DECEMBER
Active Member
- Joined
- Jan 9, 2022
- Messages
- 60
- Reaction score
- 109
Yeah, if you're used to single coils... Humbuckers do have a mushy bottom end, comparatively. I've had Gibson, a couple different Seymour Duncans, Epiphone, PRS, and ESP Designed LTD humbuckers and I just could not get down with the muddy flubby low end. The active ceramic made a big difference, but it really took that variable mid control to really dial out that muddiness. Now, whenever I play passive pickups, the first thing I think is "damn, I need that VMC to fix this!"Yeah, I figured some of it had to do.with the design of the guitar. Probably the biggest factor is the short scale. I'm used a tight percussive bottom that I get from my teles bridge and. Ive pretty much figured out how to work around it. It does everything else so well I just play to it's strengths. It really is a great guitar.
The pickups in the Modern should be better, but the Alnico Classic Pro set that came in my Epi LP Muse were the worst pickups I've ever had. So muddy, and the low end would distort on the clean channel, no matter how much gain.

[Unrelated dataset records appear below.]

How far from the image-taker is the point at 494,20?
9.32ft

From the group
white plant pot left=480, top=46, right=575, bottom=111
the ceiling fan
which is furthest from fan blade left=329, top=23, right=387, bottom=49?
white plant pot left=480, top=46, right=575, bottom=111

When it was my only guitar, I thought my amp was garbage, but I took it to the store and tried it thru $900 tube amps and it was the same. Not until I got another guitar and heard an actual clean tone thru my amp with it did I realize it was those pickups that were the problem.
I swapped them for SDs and it was so much better, and the split-coil mode sounded a whole lot better, too.
But, to me, the amount of improvement from stock -> SDs was the same as the improvement from SDs -> EMGs.